The raw numbers presented in Google’s Search Analytics (part of Search Console) are often claimed to be untrustworthy. Let’s look at why this might be.
Validity of the raw numbers
People distrust the raw numbers mainly because the numbers they see don’t make sense to them, or don’t tell them what they’d like to know. However I see no evidence of the numbers being "cooked" by Google, with two important exceptions.
First, Google clearly state (under the heading Data discrepancies) they remove the detail for queries that might expose private information. Anything that looks like a phone or credit card number is an obvious candidate for exclusion. The quoted totals will still include these searches; it’s just the detail that’s removed.
They also attempt to remove data from automated searches by bots, though I suspect Google is not very successful with that.
The second exception is when there’s a bug. Search Analytics is software. Software has bugs. When bugs are found they’re (hopefully) fixed. A fix can change (correct) the data displayed. However there’s no need to invoke conspiracy theories to explain these changes. Anyone who’s dealt with software development knows exactly what I mean.
Why else might people think the numbers are wrong? In essence, I believe it’s because some people don’t understand how complex the raw data actually is, or they don’t allow for how some people actually use Google search, or they haven’t allowed for how their website is configured.
If you are looking at genuinely raw data, then the numbers should always make sense unless there really is a problem. But Search Analytics is not displaying the genuinely raw data. At minimum it shows a combined subset for a day, based on the settings we select. If we don’t understand how the original raw data has been combined, then we may conclude the data is wrong.
Google provides an interesting starting point to understanding how and when the raw data is combined. For example, they explain how the CTR calculation depends on whether you group your data by Page or Query. The apparent discrepancy is a result of the mathematics, not a Google conspiracy.
Summarising data, especially using averages as Search Console does, also has the potential to mislead. Once again, mathematics is the cause, not a Google conspiracy.
Real people use Google search - sometimes
I’ve heard several times the statement "no one ever looks at page 20 in a Google search". Search Analytics often shows impressions at positions such as 254. Some people regard this as evidence that the numbers must be wrong, as that couldn’t really happen.
There are two things those people are forgetting.
First, I have indeed personally looked at page 20 in a Google search. Many times. There are multiple reasons why I might do this. Perhaps I am desperate to find a specific web page, and so I just keep looking. More commonly however I’m researching a client’s Internet presence.
And then there are all those automated tools that I wrote about previously that generate ranking reports (see Why keyword ranking reports are lies). They keep looking, page after page, until they find the target website. Many will look for the target website up to page 30 or more in the results before deciding it’s not listed. Although Google does attempt to remove searches by bots, the point of these searches is to pretend to be humans, so naturally these searches will often be included in your Search Analytics data.

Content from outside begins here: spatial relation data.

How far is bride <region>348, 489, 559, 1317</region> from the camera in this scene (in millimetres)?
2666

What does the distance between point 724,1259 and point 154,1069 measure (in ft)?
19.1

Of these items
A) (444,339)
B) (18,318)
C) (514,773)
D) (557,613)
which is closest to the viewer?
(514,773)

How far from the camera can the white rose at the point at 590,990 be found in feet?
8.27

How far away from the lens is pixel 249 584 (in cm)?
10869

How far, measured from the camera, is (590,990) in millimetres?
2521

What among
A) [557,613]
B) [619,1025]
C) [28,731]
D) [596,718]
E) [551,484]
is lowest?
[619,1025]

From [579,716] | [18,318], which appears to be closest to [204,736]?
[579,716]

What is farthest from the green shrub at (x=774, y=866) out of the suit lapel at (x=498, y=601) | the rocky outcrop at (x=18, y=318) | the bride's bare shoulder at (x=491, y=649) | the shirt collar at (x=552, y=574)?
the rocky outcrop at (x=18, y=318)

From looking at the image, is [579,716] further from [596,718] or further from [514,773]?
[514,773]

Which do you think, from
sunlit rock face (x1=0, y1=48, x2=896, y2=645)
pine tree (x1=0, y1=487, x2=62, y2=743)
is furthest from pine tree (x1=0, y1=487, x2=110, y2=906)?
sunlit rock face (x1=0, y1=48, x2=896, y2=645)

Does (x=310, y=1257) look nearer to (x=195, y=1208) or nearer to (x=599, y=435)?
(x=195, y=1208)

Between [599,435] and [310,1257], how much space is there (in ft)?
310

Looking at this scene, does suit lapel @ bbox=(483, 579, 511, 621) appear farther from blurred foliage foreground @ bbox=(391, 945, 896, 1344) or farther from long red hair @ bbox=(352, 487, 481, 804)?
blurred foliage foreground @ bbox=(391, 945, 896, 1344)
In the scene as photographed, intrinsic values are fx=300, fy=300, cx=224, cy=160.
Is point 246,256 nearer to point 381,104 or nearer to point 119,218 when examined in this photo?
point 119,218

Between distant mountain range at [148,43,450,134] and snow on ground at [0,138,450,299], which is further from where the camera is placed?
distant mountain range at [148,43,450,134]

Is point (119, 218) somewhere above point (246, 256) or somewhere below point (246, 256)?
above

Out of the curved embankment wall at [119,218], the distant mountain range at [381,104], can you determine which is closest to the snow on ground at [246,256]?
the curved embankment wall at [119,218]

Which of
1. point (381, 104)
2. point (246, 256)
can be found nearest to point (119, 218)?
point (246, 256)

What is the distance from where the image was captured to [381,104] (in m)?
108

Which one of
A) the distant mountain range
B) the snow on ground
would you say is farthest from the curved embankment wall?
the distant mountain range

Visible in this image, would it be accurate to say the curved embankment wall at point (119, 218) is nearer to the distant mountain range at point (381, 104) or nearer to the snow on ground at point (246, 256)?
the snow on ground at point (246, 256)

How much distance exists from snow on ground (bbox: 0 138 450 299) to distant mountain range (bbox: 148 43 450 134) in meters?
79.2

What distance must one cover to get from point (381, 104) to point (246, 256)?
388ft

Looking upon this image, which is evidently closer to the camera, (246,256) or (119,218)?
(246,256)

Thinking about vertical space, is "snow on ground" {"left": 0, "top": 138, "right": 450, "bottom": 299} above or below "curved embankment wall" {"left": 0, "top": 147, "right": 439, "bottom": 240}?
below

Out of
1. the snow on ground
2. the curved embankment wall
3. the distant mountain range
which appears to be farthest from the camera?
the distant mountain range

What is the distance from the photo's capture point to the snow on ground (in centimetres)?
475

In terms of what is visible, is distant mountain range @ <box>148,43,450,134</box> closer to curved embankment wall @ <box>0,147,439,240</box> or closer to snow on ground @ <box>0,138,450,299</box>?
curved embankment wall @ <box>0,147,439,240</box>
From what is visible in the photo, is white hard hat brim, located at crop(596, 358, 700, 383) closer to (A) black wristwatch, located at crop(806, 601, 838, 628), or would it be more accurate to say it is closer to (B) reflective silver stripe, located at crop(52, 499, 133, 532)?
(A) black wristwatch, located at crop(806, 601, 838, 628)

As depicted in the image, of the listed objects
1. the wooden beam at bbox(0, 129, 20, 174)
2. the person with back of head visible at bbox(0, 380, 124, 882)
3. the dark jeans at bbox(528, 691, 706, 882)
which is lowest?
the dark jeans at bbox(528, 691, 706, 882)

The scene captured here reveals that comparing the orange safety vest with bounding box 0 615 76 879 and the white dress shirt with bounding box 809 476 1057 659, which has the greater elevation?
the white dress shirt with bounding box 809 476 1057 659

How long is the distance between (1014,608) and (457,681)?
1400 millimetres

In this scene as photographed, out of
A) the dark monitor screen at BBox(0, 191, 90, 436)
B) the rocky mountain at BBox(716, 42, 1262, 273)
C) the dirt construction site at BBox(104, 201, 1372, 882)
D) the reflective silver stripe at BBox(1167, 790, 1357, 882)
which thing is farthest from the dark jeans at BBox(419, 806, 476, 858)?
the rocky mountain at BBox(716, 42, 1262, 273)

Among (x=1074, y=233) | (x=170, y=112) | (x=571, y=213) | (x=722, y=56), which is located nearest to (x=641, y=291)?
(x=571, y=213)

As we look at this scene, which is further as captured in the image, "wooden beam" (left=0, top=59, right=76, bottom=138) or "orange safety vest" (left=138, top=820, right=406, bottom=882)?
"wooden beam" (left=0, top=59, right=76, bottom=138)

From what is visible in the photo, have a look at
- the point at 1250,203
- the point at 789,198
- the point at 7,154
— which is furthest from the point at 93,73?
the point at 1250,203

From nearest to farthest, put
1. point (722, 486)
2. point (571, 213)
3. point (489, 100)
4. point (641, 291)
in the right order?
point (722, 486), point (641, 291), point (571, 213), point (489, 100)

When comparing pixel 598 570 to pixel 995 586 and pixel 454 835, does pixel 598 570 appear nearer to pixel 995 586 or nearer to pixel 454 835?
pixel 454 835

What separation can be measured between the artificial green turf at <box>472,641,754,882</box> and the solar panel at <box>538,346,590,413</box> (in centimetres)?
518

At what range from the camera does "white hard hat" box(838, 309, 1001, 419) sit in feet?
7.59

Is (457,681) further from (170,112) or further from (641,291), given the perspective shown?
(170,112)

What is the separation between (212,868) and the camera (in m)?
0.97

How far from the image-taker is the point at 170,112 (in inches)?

It seems reasonable to assume that the more popular your target search term is for SEO, the more searches by these bots you’ll have in your Search Analytics.
Search Analytics is fairly simplistic in its definition of a website, and this understanding may not match your expectations.

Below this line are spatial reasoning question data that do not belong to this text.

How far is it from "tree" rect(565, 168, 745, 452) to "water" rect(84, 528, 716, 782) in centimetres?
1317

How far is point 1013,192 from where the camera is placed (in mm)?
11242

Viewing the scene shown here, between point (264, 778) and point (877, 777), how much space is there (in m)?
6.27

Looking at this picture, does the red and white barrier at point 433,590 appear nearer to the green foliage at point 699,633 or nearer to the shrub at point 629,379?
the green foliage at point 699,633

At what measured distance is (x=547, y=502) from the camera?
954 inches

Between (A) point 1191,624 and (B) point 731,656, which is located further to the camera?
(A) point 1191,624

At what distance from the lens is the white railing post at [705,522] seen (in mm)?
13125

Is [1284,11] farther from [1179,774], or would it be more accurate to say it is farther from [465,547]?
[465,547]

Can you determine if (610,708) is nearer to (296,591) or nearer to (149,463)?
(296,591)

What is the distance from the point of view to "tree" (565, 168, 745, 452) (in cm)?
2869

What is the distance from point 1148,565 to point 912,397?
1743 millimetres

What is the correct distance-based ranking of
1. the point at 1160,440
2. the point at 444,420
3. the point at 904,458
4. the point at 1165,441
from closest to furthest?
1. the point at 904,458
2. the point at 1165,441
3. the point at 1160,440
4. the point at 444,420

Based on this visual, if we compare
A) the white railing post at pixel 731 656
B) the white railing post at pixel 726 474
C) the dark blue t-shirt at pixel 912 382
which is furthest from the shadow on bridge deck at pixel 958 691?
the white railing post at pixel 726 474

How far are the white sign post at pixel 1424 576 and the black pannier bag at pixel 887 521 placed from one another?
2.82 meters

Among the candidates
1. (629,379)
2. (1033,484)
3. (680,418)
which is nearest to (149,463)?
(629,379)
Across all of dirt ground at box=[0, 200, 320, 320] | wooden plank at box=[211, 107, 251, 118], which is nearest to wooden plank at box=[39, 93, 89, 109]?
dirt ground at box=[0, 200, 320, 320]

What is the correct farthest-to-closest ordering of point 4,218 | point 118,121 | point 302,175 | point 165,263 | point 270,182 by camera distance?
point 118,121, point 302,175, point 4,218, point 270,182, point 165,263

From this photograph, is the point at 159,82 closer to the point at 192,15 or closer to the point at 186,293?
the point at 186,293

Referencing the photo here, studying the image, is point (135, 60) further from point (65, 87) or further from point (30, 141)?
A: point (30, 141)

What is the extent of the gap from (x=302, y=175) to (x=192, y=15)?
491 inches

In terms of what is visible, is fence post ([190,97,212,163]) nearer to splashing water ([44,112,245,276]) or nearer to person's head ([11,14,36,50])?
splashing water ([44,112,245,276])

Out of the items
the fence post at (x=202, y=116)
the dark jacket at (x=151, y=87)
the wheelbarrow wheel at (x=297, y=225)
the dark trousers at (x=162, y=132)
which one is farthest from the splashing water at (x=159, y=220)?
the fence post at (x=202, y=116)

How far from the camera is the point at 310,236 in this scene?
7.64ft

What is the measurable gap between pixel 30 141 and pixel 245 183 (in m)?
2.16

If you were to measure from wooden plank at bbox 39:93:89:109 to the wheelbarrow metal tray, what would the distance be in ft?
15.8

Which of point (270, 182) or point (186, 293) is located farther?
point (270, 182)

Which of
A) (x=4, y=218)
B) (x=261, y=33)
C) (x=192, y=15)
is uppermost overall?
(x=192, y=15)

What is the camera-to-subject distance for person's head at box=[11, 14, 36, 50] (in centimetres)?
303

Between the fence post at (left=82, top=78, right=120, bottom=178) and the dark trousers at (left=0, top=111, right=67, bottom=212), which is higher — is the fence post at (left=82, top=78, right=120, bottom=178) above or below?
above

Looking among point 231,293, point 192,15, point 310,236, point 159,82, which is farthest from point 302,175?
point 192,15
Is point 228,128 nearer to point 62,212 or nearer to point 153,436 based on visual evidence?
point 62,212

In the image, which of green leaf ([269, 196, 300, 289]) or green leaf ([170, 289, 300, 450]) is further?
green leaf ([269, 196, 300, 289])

The simplest example is when you register your website http://www.example.com with Search Analytics, but some or all pages are also indexed and available under http://example.com or https://www.example.com or https://example.com. In this situation, Search Analytics will show you only the data it believes relates to http://www.example.com, while you may be expecting to see the combined data for all four variants.

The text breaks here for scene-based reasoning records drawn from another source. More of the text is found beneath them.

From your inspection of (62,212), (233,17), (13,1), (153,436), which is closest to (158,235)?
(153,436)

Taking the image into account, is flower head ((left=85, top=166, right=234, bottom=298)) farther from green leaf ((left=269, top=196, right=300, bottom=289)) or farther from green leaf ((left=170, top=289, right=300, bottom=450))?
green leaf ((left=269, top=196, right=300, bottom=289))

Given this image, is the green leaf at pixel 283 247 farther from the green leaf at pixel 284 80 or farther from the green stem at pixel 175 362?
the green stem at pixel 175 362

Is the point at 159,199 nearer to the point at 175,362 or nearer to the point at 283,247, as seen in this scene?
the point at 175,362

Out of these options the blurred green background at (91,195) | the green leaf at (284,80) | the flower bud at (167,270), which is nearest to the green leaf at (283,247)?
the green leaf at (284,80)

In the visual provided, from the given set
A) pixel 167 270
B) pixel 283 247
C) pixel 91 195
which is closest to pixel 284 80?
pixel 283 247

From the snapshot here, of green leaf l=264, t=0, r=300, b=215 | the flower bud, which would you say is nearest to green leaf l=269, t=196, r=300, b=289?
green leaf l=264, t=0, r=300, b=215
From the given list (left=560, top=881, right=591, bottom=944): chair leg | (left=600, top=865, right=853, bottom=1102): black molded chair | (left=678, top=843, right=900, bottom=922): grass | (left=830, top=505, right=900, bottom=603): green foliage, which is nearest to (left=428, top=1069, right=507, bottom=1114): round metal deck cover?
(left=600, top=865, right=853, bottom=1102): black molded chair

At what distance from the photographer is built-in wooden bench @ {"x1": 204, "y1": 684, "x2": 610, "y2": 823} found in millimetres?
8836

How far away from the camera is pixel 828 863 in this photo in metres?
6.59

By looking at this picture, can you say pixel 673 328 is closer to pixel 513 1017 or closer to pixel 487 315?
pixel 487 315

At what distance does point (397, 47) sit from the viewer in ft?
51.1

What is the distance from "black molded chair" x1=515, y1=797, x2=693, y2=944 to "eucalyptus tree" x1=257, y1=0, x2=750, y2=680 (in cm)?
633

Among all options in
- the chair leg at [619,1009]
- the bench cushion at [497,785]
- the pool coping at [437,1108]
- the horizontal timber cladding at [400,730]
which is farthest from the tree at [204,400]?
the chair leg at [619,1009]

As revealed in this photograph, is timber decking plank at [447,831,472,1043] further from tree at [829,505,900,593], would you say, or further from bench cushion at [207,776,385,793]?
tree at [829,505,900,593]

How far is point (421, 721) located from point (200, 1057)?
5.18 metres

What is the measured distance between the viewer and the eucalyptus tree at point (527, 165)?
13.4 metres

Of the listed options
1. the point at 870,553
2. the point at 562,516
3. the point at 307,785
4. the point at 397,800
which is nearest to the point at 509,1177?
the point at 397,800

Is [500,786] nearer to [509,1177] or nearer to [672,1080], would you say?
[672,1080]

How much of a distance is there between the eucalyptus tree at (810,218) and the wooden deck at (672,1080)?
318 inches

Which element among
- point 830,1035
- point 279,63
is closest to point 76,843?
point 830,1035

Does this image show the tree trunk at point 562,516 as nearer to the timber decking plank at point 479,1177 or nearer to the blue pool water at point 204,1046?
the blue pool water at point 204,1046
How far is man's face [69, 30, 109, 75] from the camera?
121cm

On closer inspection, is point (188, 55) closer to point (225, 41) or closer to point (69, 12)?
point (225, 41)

If you also have redirects in place between some of those four website variants, Search Analytics may relate some data to a variant you aren’t expecting, so you see lower numbers than you expect. Nothing’s missing, it just isn’t where you’re looking for it.
Although it may not be obvious, Search Analytics is reporting on a complicated system (your website) and the data is complex. In addition, the data is summarised and sometimes averaged. Often it’s not easy to work out what’s really going on with the data, which leads to the impression the data is wrong.
So far, every time we’ve seen something apparently "wrong" with the data, further investigation has revealed the data is actually correct, we were just reading it wrong, or not understanding how Google’s Search was being used.
Over the next few months I will publish in this blog examples of actual cases where an initial look at the data has suggested one thing, but a more in depth look showed the original conclusion to be wrong.